Technologies enhancing visual privacy
Different technologies can preserve privacy while providing information from surveillance networks. Most of these solutions rely upon the target application to operate in a privacy-preserving manner:
- "Respectful Cameras" automatically obscure the faces of observed people.
- Google Streetview uses automatic face detection to blur faces.
- Eptascape has a product that provides privacy-enabled surveillance.
- Cardea is a context-aware visual privacy protection mechanism that protects bystanders' visual privacy in photos according to their context-dependent privacy preferences.
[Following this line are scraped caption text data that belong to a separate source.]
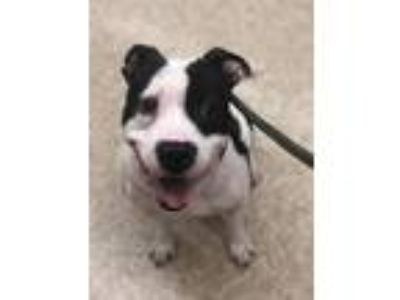 Adopt Chunk a American Staffordshire Terrier, Pit Bull Terrier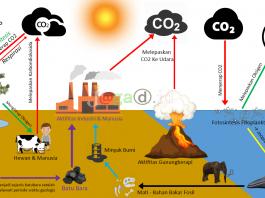 Gambar Siklus Karbon HD Lengkap Dengan Keterangan dan Penjelasan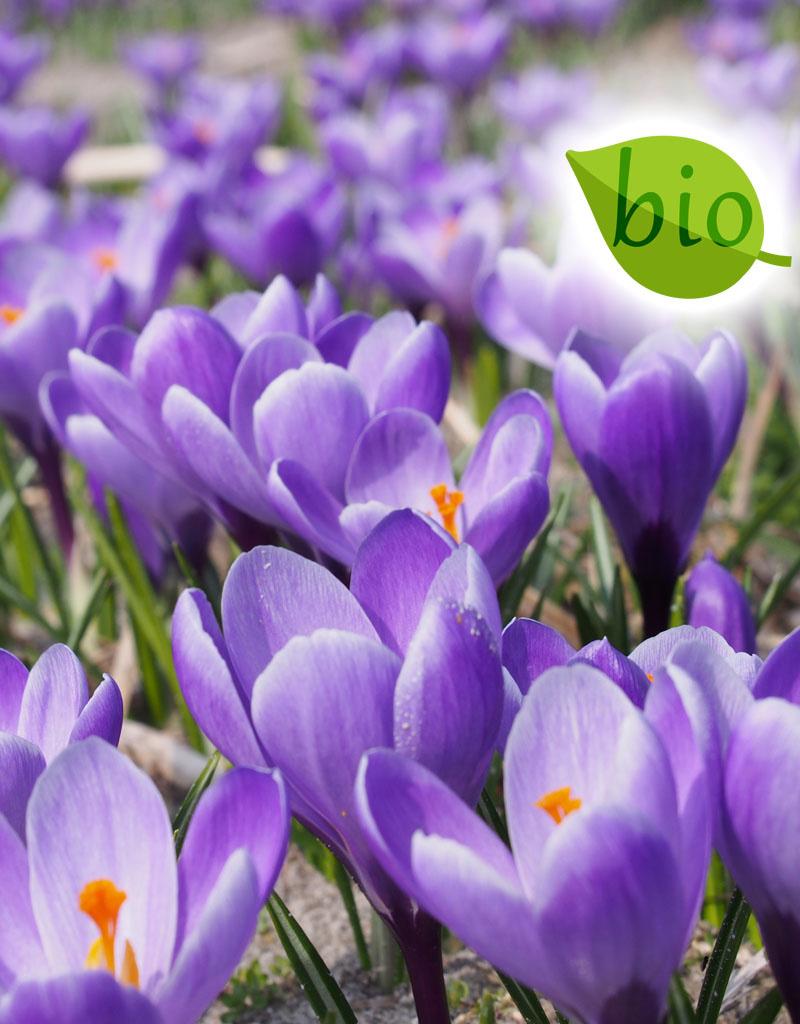 Krokus (Frühlings)  Mischung von Krokussen – BIO - 100 Stück für 4 m²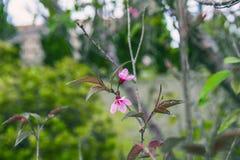 DALAT VIETNAM - Februari 17, 2017: Fjädra blomman, härlig natur med sakura blom i vibrerande rosa färger, den körsbärsröda blomni Royaltyfria Bilder
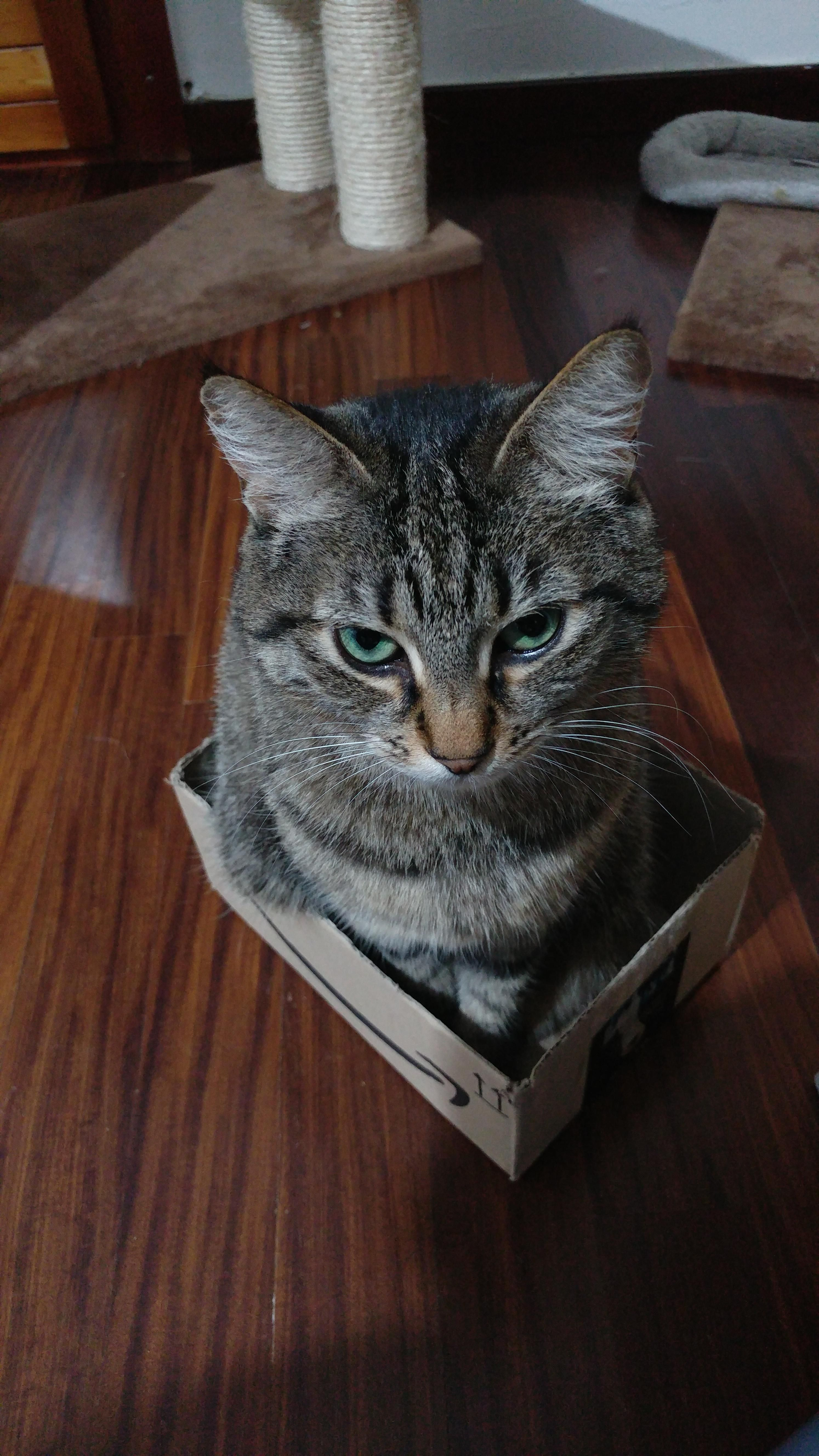Mika is angry I gave her such a small box Cat pictures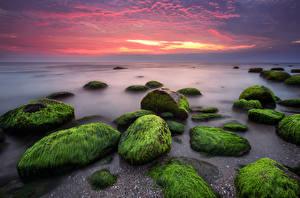 Фотография Болгария Побережье Море Рассветы и закаты Камень Небо Мох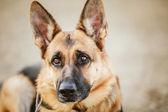 немецкая овчарка собаки крупным планом — Стоковое фото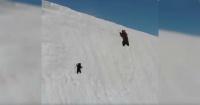 """La triste verdad detrás del video del """"oso perseverante"""" que escala una montaña nevada"""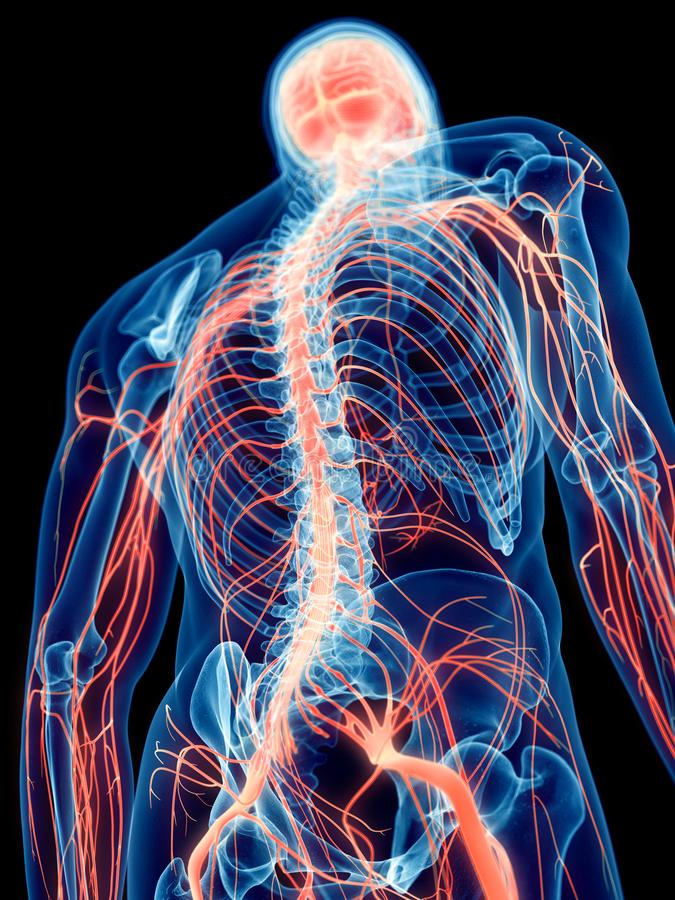 The human nerves. 3d rendered medically accurate illustration of the human nerves royalty free illustration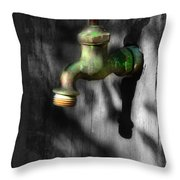 The Years Have Gone Throw Pillow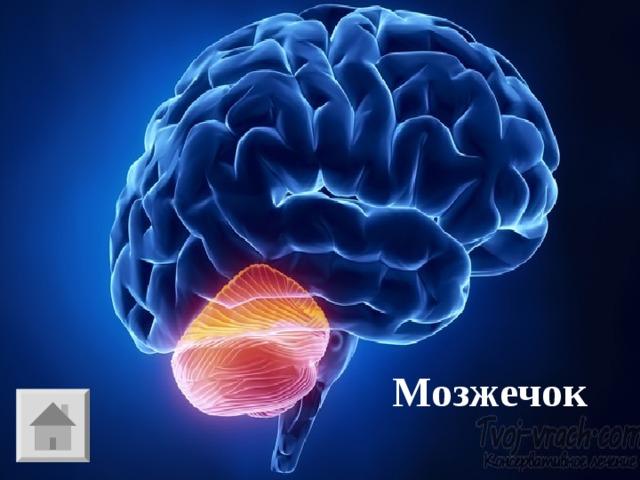 И - 1 Отдел нервной системы, координирующий движение. Мозжечок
- Thermal and depth cameras are used in person detection and people counting.
- Privacy-preserving lens design consists of the joint optimization of optics and algorithms to perform vision tasks like human pose estimation and action recognition.
- Edge computing: various applications enhance user privacy by keeping visual and other data on personal devices rather than sending to a server for processing. The latter increases the "surface", creating more chances for allowing others access to sensitive private data by service providers and/or malware.
References
References
- (2022-10-04). "How Many CCTV Cameras in London? UK CCTV Numbers (Updated 2022)".
- (2018). "Proceedings of the Twelfth International Conference on Tangible, Embedded, and Embodied Interaction". ACM Press.
- (2007). "Respectful Cameras: Detecting Visual Markers in Real-Time to Address Privacy Concerns". International Conference on Intelligent Robots and Systems (IROS). San Diego, California. October 2007.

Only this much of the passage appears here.